[[ Source data open ]]
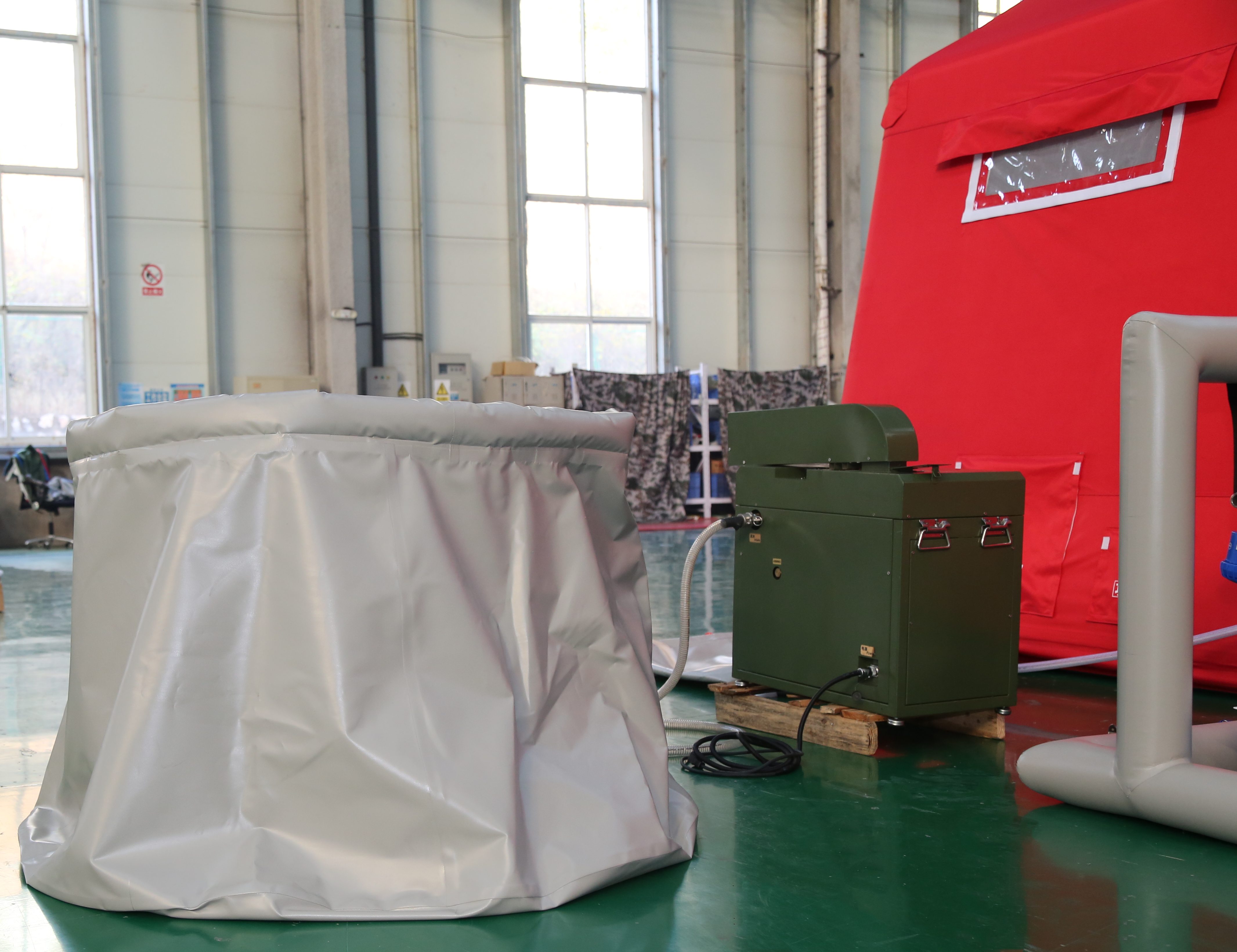 inflatable tent with water bag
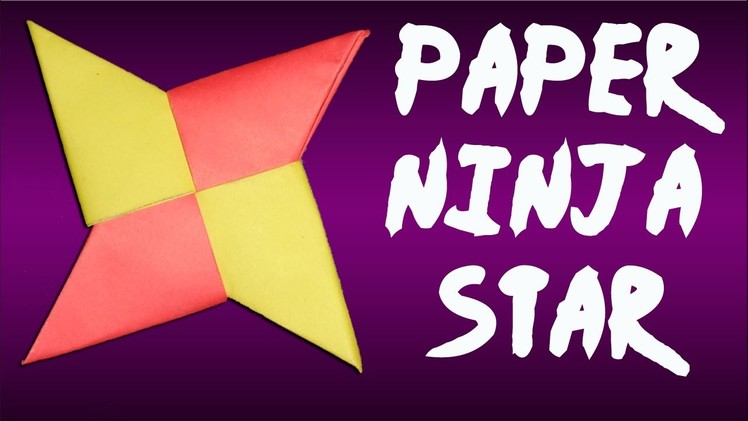 PAPER NINJA STAR - How to Make a Shuriken Origami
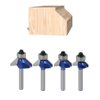 4pc 6mm 1/4in Blade 45 Degree Chamfer Router Bit The High Quality Edge Forming Bevel Woodworking Milling Cutter for Wood Bits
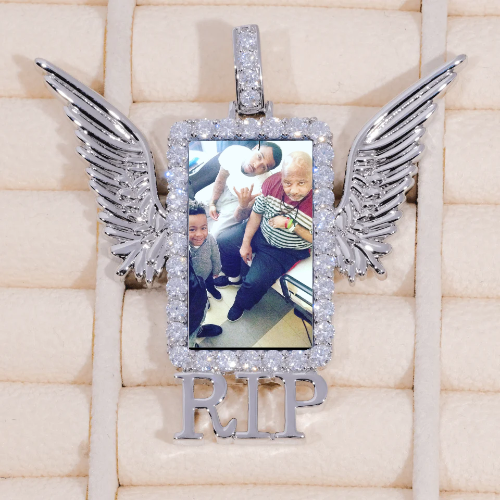 RIP WING 3D CUSTOM PICTURE PENDANT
[[ Source data closed ]]
Repeat the listing in full and exactly. Leave any pictures out.

Answer to this problem:
 inflatable tent with water bag
 PAPER NINJA STAR - How to Make a Shuriken Origami
 4pc 6mm 1/4in Blade 45 Degree Chamfer Router Bit The High Quality Edge Forming Bevel Woodworking Milling Cutter for Wood Bits
 RIP WING 3D CUSTOM PICTURE PENDANT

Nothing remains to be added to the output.